-- begin PAGE --

The Princes of Persuasion

By Ithai Benjamin and Rebeca Raney; Directed by Ithai Benjamin

Ithai Benjamin, Destiny and Domingo. This picture isn't from the FringeNYC production, but you get the idea.

BOTTOM LINE: One human and four puppets in a variety hour of sorts, singing songs, showing slides, bantering, and doing other bizarrely entertaining and slightly dirty things.

I almost don't know that I have the words to explain The Princes of Persuasion. It's weird. Really, really weird. But I don't mean that in a bad way. Because I was totally entertained. But this show is unlike anything I've seen before.

Creator Ithai Benjamin is a musician, and he has a repertoire of silly and sweet songs that sound like they could be for kids but aren't really juvenile. In this show, he performs these songs with four puppets as his band mates. The band is known as The Princes of Persuasion, and they bring a sort of variety hour that feels like The Muppet Show meets Flight of the Concords. There is also a bit of an Avenue Q vibe, but only in the sense that the puppets say dirty things.

-- end PAGE --
-- begin ROWS --

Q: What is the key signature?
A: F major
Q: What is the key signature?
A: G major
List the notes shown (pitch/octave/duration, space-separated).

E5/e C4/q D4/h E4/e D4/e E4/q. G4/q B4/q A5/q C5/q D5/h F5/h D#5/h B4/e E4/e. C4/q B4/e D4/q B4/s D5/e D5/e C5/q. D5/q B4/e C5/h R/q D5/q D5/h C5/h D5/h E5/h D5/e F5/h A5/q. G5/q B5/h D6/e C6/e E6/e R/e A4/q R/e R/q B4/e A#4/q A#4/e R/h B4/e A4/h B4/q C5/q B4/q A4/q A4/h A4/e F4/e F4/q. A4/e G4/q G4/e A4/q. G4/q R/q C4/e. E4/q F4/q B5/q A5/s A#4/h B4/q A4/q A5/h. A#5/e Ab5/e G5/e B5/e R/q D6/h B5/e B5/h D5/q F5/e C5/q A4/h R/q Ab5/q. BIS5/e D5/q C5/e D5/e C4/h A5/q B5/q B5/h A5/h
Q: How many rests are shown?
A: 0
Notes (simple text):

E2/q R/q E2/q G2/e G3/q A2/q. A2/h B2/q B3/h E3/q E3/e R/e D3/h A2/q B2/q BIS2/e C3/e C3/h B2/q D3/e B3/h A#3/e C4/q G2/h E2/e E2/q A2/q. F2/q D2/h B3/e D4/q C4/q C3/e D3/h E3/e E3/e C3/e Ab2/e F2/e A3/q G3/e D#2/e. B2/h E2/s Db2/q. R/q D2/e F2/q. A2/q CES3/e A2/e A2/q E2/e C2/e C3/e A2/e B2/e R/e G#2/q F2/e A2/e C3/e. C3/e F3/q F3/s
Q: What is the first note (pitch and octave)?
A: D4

-- end ROWS --

Reproduce word for word everything in the review from "BOTTOM LINE: One human" down to "I've seen before.". These records have no connection to the review.

= TASK SOLUTION =
BOTTOM LINE: One human and four puppets in a variety hour of sorts, singing songs, showing slides, bantering, and doing other bizarrely entertaining and slightly dirty things.

I almost don't know that I have the words to explain The Princes of Persuasion. It's weird. Really, really weird. But I don't mean that in a bad way. Because I was totally entertained. But this show is unlike anything I've seen before.